_STATED PROBLEM_. Give again the part of the post on expressions that opens with the words "The <expression> tag" and closes with "for EACH shelter)", changing "board" to "table" throughout.

Spaces/Official ESi/Scriptaculous & Adv. Tags

Expressions explained

Andrew Donnan
posted this on November 25, 2008 10:50

Examples: example #1:

<expression name="total_capacity">sum(capacity)</expression>

example #2:

<expression name="availability">capacity-occupancy</expression>


The <expression> tag allows you to perform calculations on the data in a board.

  • This supposes that the fields are number (int) fields (After all, you cannot add  '5' and 'lamp' together, it's impossible).

The expression is translated into a SQL Server expression.

  • If outside the eocrepeatallrecords tag, performs calculation on all data within board. Useful for summing rows and other aggregate functions. (example #1 above = This would be useful if you wanted to find the total capacity across ALL shelters)
  • If inside the eocrepeatallrecords tag, performs calculation on only one record at time. (example #2 above = This would be useful for finding the availability for EACH shelter)

Filtered expressions:

Useful for when you want to exclude certain criteria from your calculations, or if you want to find the totals based on something other than a number field.

The example below is placed outside of the <eocrepeatallrecords> [notice the sum() - see above for more clarification].

_SUPPLIED DATA_.

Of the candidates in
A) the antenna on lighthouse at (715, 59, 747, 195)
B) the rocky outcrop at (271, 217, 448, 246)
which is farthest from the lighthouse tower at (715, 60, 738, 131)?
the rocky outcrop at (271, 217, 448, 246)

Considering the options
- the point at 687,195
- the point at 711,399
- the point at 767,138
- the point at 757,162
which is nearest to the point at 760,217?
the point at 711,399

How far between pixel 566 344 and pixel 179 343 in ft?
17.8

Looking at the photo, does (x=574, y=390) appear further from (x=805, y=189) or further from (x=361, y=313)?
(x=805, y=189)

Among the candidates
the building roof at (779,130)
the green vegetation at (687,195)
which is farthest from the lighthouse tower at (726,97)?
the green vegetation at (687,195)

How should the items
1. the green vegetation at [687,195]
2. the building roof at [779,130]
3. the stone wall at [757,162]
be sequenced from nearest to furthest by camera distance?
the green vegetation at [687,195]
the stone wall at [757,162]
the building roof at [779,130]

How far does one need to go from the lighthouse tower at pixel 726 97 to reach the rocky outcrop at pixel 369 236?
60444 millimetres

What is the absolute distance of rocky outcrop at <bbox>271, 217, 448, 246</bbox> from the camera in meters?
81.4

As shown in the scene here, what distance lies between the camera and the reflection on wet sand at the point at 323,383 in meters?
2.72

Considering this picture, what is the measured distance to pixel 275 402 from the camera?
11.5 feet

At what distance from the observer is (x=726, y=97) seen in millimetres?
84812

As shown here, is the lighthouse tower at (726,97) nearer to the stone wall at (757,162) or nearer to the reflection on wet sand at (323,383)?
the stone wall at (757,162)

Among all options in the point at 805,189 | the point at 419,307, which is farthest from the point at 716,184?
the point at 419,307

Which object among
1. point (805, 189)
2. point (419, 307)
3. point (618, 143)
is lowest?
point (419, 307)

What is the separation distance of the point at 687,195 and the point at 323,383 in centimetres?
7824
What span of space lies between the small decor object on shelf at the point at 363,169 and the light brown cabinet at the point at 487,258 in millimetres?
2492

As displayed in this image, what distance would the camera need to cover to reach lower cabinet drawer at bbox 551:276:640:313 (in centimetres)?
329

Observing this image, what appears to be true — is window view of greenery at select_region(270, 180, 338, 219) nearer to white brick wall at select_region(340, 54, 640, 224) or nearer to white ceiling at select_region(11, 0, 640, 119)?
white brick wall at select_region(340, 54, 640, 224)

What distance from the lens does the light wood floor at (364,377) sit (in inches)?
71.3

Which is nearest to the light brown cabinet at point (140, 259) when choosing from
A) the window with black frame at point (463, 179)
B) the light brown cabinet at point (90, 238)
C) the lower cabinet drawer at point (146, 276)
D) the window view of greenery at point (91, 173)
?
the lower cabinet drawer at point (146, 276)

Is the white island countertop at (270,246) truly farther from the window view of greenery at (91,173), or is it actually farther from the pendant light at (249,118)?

_RESPONSE FOR THIS EXERCISE_.
The <expression> tag allows you to perform calculations on the data in a table.

  • This supposes that the fields are number (int) fields (After all, you cannot add  '5' and 'lamp' together, it's impossible).

The expression is translated into a SQL Server expression.

  • If outside the eocrepeatallrecords tag, performs calculation on all data within table. Useful for summing rows and other aggregate functions. (example #1 above = This would be useful if you wanted to find the total capacity across ALL shelters)
  • If inside the eocrepeatallrecords tag, performs calculation on only one record at time. (example #2 above = This would be useful for finding the availability for EACH shelter)